Matt virou a cabeça e sorriu para Randal, mas o sorriso não alcançou seus olhos. O olhar de Matt já não tinha a clareza de minutos atrás. Havia uma leve opacidade, um véu que Randal conhecia bem. O coração de Randal afundou.
Randal viu o movimento. Matt estava com a mão direita descansando perto da lateral da cama. Randal viu Matt mover a mão discretamente, deslizando algo para debaixo do travesseiro. Foi um movimento rápido, quase imperceptível, mas Randal viu.
O olhar de Randal se fixou no ponto onde Matt havia escondido o objeto. Ele soube imediatamente o que era. Era um dos pequenos frascos que Matt sempre mantinha por perto, uma das suas muitas ferramentas para escapar da realidade. Matt não tinha nem esperado Randal sair do banheiro. O acordo havia durado menos de dez minutos.
A esperança de Randal se desfez em frustração e desilusão. Ele tinha acreditado no vislumbre de sobriedade de Matt, na promessa. Mas Matt tinha quebrado o desafio antes mesmo de ele começar.
Matt se levantou da cama, esticando-se com um falso ar de inocência.
"Vamos, então. Eu estou pronto para o café da manhã," Matt disse, com a voz um pouco mais alta e animada do que antes. A mudança era sutil, mas Randal percebeu a euforia química começando a tomar conta.
Randal apenas olhou para Matt, sentindo a decepção amarga. Matt não conseguiria passar o dia sóbrio. Matt não tinha a intenção de tentar. Matt só queria que Randal parasse de incomodá-lo. Randal percebeu que precisaria de uma abordagem diferente, mais direta e confrontadora, para alcançar a pessoa que ele tanto admirava. Matt não se salvaria sozinho.

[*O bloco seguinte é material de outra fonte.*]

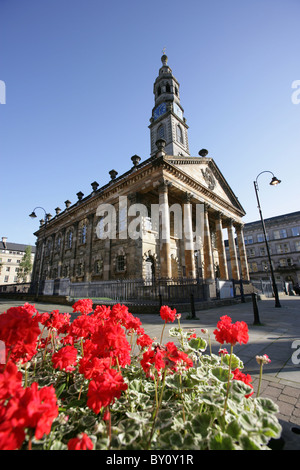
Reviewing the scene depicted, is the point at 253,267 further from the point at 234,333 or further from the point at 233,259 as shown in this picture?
the point at 234,333

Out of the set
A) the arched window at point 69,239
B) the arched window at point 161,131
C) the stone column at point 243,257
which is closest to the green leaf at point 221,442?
the stone column at point 243,257

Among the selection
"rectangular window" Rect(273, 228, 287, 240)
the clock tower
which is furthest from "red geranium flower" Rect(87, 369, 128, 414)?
"rectangular window" Rect(273, 228, 287, 240)

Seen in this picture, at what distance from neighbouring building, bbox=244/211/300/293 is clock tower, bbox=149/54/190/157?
28035mm

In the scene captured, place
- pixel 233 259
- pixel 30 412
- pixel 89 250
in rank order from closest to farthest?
pixel 30 412, pixel 89 250, pixel 233 259

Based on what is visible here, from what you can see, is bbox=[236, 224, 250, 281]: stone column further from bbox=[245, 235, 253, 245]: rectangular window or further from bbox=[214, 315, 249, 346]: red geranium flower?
bbox=[214, 315, 249, 346]: red geranium flower

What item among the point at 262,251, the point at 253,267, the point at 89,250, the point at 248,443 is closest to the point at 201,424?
the point at 248,443

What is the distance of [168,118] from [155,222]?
58.1 ft

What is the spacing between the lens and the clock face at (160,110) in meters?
29.6

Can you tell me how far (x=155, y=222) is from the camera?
62.4 feet

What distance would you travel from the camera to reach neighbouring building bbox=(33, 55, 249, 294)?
53.8ft

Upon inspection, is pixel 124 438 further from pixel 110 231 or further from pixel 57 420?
pixel 110 231
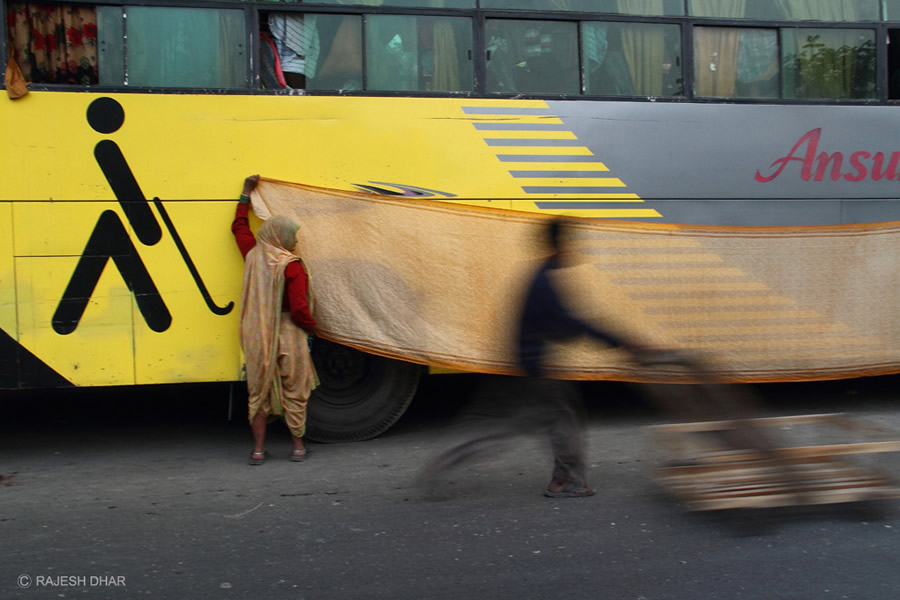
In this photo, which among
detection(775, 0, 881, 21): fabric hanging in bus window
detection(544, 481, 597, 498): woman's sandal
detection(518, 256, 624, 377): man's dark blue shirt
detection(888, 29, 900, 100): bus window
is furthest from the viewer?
detection(888, 29, 900, 100): bus window

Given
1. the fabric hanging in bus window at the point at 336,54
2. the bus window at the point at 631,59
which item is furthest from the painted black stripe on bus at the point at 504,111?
the fabric hanging in bus window at the point at 336,54

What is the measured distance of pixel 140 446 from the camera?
5.97 metres

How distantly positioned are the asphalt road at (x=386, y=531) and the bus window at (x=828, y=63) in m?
2.85

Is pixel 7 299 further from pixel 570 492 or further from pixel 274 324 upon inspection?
pixel 570 492

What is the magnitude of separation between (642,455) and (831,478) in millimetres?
1569

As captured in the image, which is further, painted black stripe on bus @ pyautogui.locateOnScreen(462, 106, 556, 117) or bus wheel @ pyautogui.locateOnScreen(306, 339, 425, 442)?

Randal respirou fundo, tentando manter a calma. Ele tinha visto o frasco, e Matt sabia que ele tinha visto. O silêncio se estendeu entre eles.
Matt forçou um sorriso, claramente desconfortável sob o olhar fixo de Randal.
"O que foi? Vamos. Estou com fome," Matt disse.
Randal não respondeu com palavras. Ele apenas olhou para Matt, a promessa quebrada pairando no ar. O vislumbre de Matt lúcido tinha desaparecido. Randal teria que lutar muito mais para trazê-lo de volta.